If you think YIMBYs are purely aligned with the interest of developers, well, you're not paying much attention to what YIMBYs are getting up to. Possibly the single biggest news story about the YIMBY movement, thus far, involved one of the founding figures, Sonja Trauss, suing a developer to demand that he build the original project he'd submitted, which was a larger number of smaller / more-affordable units, rather than compromising down to fewer bigger / more-expensive units, because making that compromise with the city would've let him pocket profits sooner.

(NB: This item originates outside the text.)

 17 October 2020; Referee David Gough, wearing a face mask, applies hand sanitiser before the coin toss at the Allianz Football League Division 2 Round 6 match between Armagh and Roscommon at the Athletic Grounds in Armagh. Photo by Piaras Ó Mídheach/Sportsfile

https://www.nytimes.com/2020/02/13/business/economy/housing-crisis-conor-dougherty-golden-gates.html

YIMBY Law also has quite prominently fought and won several cases making sure developers in California abide by our "no net loss / right of return" rules from SB 330, which say that if you demolish a building that had covenant-affordable units to build something new, you must _at minimum_ replace those units (and if you're using any kind of density bonus rules, you can't count the replaced units, you need to add _more_ covenant-affordable units), and you must ensure that the people who were in the old units get the chance to occupy the new units.

https://www.yimbylaw.org/right-of-return

New York, like SF, has not added housing as fast as it's added jobs over the last fifty years. In the SoHo/NoHo zoning review a few years back, they added barely any at all, because they just basically blanket decided everything was historic, and they didn't want anything to change. One of my all time favorite public comments was from an acquaintance who works with OpenNY, who was working in SoHo but taking the train from across the river every day, that people seemed to be defining "community", for the purpose of "community input", to mean only the people who could already afford to live there. They asked a bunch of people who had been lucky enough to move in decades ago, or who had inherited, if they thought more housing was needed, and since they already have housing they said no. If folks bothered to ask the many thousands of people who are commuting in to work in the high-paid jobs there and who pay taxes, spend money at the restaurants, and so on; not to mention all the commuters who _work_ in those restaurants, clean the streets, etc -- they might hear a different answer.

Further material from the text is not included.